[Short descriptive captions]
----------
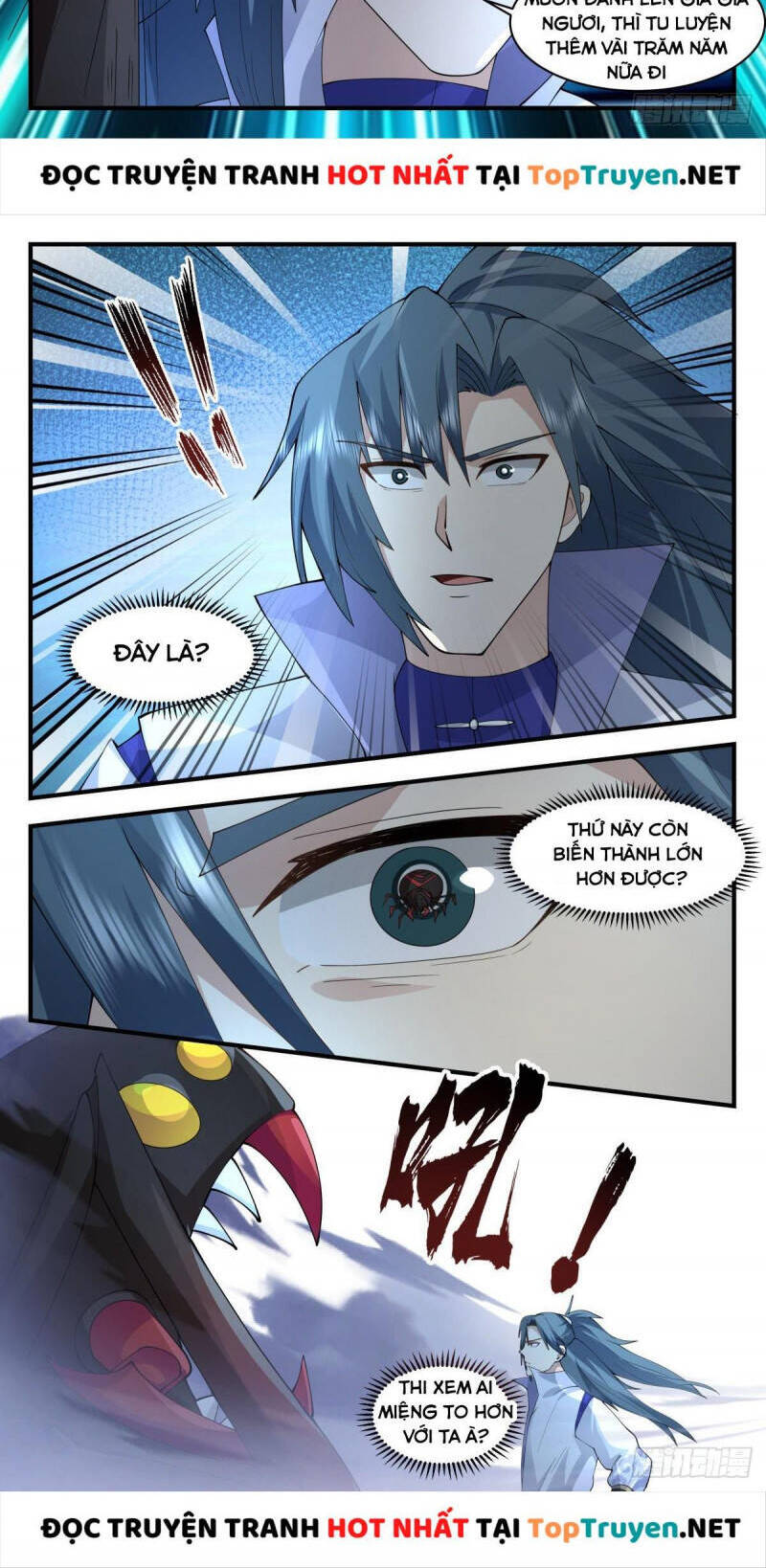 Võ Luyện Đỉnh Phong Chap 2660 - Next Chap 2661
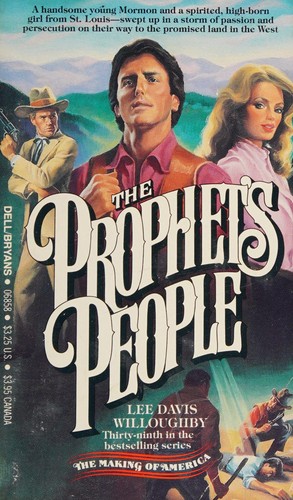 Cover for The Prophet's People (Making of America)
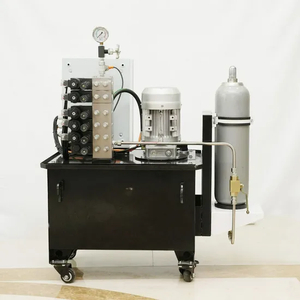 Инновационное гидравлическое решение с шестиконтурным контуром и экологичным дизайном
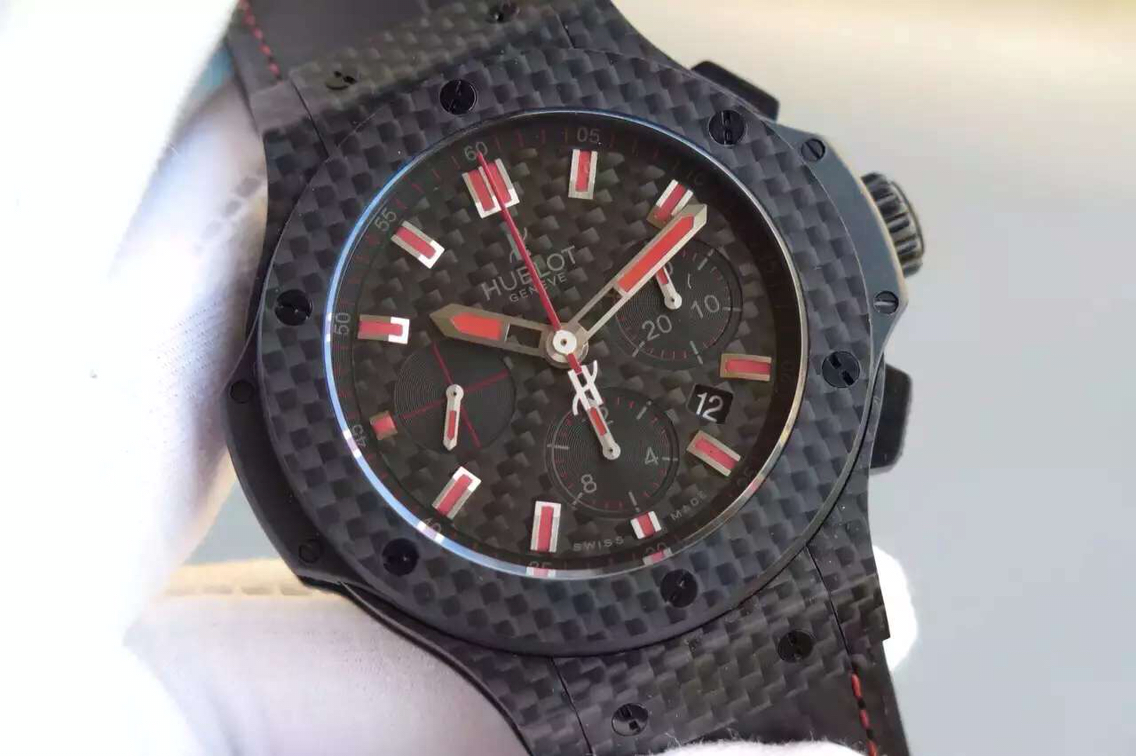 V6廠宇舶宇宙大爆炸繫列 碳纖維錶殼￥4480-高仿錶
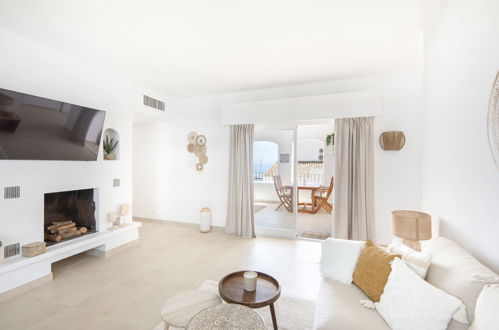 Photo 7 - Appartement de 1 chambre à Marbella avec terrasse et vues à la mer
----------
=== Request ===
Please render every one of the entries above as a Markdown table with the columns "Row" and "Line," numbering the rows and skipping blank lines. Leave the pictures out.

=== Written solution ===
| Row | Line |
|---|---|
| 1 |  Võ Luyện Đỉnh Phong Chap 2660 - Next Chap 2661 |
| 2 |  Cover for The Prophet's People (Making of America) |
| 3 |  Инновационное гидравлическое решение с шестиконтурным контуром и экологичным дизайном |
| 4 |  V6廠宇舶宇宙大爆炸繫列 碳纖維錶殼￥4480-高仿錶 |
| 5 |  Photo 7 - Appartement de 1 chambre à Marbella avec terrasse et vues à la mer |